*YOUR INSTRUCTIONS*.
Translate this sentence from the forum thread below into French: "Sadly these things happen everywhere."

*EXTRACT PROVIDED*.

****************

I worked a hundred short jobs on farms, did hay and silage contracting, drove cattle trucks, milked cows, sprayed weeds, worked as an industrial absieler on the dams, painted transformers, pumped gas, pruned, picked up bales, crotched sheep, built cowsheds, fenced, picked up dead stock, did some mechanical and panel work. Anything I could get to make some money. But in that area that I had been brought up in and had all my friends and family just wasnt going to give me any security. So I packed up my car and left to a city I had only visited a few times to stay with friends while I looked for work.

In some ways I was lucky because I had so very little so could only move upwards. 

Sadly these things happen everywhere. Change. Boom, bust, supply, demand, technology and redundance.


----------



## Mike Van (May 6, 2009)

Hey, I'm no expert on the economy for sure - One thing I see & think though is 'the economy' as we knew it was running on some false ideals. There were how many thousands of houses being built and sold to people that 20 years ago would not & could not qualify for a mortgage. Now these houses sit empty, reposesed by a bank or lending company because people were extended credit they could not afford. These were not 'starter homes' either, many are mini-mansions 4000 sf and up. The sub divisions of the 50's and 60's [small sensible houses] weren't good enough anymore. Nowadays people wanted "The Dream Home" to start out with. In my crystal ball, I see the lumber market staying flat [or lower] until people start to buy some of these reposesed homes, and the banks and mortagage companies have some $$$$$ to work with. The paper & pulp industry however, will be booming - As there is so much bullsh*t around Washington DC, that the need for toilet paper will be at an all time high. They love their paperwork too, those politicians.

****************

*DATA EXCERPTS*.
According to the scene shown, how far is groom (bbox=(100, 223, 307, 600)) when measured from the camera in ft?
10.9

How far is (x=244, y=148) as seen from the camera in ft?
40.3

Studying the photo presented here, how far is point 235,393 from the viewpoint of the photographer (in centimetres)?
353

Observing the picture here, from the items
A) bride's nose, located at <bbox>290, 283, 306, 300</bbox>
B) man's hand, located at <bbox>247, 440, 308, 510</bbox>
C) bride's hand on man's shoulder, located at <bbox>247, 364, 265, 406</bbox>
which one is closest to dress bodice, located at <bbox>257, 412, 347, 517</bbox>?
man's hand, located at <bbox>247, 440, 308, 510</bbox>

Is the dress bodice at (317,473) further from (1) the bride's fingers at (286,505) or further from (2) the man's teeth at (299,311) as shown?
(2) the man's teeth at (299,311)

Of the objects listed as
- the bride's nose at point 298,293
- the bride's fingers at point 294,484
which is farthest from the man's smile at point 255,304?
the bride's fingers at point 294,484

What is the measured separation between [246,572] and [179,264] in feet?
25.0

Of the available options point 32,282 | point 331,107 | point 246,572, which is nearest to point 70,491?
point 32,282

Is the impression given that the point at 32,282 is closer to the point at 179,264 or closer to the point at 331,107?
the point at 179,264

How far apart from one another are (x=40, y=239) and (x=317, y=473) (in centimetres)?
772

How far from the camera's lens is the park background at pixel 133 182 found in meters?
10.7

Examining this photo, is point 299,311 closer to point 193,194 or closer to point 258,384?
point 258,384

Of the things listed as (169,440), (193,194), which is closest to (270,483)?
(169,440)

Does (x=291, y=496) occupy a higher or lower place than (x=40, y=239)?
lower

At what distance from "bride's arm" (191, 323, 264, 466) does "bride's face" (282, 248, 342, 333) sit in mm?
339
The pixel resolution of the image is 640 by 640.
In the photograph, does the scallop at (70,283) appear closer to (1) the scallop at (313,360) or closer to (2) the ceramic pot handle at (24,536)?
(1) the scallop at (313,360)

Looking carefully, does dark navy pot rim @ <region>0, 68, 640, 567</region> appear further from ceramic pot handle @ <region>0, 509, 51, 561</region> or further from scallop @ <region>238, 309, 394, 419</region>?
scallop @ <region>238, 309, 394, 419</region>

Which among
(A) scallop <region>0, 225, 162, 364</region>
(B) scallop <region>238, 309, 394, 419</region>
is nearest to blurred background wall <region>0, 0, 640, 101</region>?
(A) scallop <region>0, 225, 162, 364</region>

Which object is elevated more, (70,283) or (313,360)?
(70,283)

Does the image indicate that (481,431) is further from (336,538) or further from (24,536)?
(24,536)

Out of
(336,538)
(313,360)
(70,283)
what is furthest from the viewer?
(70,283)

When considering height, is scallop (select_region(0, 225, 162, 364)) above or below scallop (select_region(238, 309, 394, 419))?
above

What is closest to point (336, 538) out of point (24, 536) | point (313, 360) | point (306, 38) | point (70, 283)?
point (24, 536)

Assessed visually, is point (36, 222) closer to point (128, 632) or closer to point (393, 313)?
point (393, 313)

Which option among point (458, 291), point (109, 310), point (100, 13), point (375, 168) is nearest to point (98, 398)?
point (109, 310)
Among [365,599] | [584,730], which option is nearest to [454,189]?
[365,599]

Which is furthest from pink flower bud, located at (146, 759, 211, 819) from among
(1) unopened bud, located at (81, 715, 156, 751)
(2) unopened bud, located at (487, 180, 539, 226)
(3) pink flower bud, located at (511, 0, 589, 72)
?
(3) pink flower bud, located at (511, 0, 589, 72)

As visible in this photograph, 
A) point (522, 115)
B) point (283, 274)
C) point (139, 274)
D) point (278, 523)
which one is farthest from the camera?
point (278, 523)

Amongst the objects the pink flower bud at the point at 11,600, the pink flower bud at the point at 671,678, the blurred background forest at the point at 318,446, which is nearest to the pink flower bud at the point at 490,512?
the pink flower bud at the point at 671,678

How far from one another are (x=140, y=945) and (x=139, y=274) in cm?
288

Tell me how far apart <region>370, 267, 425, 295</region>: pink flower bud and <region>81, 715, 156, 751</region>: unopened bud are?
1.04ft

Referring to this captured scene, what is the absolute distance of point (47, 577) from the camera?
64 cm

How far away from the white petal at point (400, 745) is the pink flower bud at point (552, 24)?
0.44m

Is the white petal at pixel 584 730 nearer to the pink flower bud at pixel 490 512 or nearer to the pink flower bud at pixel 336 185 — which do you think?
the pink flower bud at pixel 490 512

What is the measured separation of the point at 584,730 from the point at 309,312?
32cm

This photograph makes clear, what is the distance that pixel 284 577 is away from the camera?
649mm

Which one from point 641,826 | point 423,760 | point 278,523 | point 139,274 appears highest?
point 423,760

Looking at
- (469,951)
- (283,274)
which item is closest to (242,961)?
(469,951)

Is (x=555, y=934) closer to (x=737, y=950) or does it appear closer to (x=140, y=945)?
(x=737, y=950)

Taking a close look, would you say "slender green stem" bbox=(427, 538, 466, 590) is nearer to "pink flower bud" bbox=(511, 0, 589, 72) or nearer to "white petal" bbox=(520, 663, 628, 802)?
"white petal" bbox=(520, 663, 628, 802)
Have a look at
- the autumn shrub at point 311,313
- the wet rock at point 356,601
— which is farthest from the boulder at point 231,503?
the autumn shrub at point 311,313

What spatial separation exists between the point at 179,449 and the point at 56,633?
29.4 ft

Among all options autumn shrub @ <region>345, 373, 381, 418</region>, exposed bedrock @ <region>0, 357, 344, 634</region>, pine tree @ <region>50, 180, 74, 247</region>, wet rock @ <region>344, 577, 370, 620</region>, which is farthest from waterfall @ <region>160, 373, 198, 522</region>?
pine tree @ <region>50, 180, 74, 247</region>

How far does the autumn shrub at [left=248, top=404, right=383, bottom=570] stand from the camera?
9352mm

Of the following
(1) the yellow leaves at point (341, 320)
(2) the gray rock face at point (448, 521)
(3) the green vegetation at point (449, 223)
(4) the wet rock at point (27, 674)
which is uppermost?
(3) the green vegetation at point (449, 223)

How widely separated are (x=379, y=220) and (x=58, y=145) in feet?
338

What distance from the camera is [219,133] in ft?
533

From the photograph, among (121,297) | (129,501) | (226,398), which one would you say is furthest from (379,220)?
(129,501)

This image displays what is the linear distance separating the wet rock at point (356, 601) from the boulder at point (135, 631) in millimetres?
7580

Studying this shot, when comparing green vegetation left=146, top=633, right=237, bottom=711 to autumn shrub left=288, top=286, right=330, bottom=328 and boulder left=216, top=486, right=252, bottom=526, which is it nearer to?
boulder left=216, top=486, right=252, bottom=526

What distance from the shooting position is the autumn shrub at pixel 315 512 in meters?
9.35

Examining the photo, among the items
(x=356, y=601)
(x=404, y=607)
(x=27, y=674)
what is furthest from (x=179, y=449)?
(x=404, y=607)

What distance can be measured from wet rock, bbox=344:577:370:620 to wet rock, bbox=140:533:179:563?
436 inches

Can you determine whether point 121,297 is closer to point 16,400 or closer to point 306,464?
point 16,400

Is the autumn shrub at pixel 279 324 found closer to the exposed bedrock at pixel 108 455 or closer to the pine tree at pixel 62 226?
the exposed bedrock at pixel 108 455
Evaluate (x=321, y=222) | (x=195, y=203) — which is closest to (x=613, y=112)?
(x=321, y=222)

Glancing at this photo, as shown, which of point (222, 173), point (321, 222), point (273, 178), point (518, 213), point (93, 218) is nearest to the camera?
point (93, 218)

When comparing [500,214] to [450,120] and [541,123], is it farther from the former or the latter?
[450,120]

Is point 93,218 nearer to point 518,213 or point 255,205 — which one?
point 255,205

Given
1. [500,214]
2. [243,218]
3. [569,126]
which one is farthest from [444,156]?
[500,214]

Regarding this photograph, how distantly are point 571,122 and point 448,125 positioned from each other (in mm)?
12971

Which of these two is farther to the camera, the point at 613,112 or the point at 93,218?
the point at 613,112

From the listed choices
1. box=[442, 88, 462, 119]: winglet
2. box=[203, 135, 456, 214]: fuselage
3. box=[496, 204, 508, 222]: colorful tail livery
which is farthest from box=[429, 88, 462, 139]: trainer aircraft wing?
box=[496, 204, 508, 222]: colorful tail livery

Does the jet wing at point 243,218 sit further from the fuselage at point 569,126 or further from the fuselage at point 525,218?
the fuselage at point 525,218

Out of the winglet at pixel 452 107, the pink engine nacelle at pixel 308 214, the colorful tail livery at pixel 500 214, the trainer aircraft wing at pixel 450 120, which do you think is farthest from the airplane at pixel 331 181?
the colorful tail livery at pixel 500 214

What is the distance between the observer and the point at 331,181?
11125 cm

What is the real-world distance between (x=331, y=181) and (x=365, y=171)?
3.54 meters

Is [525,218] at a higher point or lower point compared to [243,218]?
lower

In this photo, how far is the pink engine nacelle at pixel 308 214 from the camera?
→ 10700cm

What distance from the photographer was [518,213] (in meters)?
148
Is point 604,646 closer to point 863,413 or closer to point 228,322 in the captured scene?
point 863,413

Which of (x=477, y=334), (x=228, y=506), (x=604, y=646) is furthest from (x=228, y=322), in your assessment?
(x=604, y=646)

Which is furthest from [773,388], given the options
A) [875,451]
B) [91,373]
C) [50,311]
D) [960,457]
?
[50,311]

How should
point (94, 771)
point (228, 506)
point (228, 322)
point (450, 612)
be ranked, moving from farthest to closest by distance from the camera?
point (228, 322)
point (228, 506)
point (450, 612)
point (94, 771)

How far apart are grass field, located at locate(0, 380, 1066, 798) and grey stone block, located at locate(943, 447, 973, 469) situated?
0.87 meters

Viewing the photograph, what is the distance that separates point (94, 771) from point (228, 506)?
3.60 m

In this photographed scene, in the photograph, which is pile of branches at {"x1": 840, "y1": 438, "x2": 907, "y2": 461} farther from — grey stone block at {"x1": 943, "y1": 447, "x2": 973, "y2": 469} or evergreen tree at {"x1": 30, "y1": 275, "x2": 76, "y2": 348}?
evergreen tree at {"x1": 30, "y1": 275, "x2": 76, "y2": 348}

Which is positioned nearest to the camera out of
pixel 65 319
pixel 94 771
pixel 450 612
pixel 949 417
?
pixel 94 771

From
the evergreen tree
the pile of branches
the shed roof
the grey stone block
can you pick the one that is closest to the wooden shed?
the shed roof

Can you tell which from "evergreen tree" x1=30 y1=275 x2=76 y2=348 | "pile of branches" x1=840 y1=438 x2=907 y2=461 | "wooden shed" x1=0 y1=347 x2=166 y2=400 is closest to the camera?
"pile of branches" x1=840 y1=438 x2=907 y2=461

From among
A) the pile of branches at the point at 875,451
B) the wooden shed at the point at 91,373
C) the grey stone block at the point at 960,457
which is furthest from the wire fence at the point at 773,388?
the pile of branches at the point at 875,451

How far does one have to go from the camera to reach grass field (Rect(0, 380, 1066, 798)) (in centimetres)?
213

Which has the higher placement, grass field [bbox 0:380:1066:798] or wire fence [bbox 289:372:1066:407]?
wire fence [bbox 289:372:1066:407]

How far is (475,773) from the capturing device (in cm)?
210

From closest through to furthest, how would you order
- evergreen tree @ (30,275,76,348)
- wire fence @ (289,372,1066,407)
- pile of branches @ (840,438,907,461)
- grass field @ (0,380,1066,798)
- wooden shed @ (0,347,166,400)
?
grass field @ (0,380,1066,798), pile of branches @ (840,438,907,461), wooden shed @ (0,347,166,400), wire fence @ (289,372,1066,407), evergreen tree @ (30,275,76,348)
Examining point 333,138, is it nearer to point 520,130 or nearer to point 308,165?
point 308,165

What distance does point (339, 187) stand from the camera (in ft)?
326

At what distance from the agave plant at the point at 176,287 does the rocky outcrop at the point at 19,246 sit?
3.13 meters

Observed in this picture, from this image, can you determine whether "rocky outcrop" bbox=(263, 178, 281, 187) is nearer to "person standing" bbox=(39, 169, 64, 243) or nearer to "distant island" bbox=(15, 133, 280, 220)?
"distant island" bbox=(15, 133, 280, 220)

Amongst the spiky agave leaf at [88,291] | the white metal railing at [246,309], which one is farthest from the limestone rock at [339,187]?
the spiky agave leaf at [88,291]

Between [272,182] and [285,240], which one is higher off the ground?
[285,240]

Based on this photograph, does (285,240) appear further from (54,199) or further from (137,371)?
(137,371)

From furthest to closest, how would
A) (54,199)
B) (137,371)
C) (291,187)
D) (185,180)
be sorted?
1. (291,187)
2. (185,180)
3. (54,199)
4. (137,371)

****************

*RESPONSE TO THE TASK*.
Malheureusement, ces choses arrivent partout.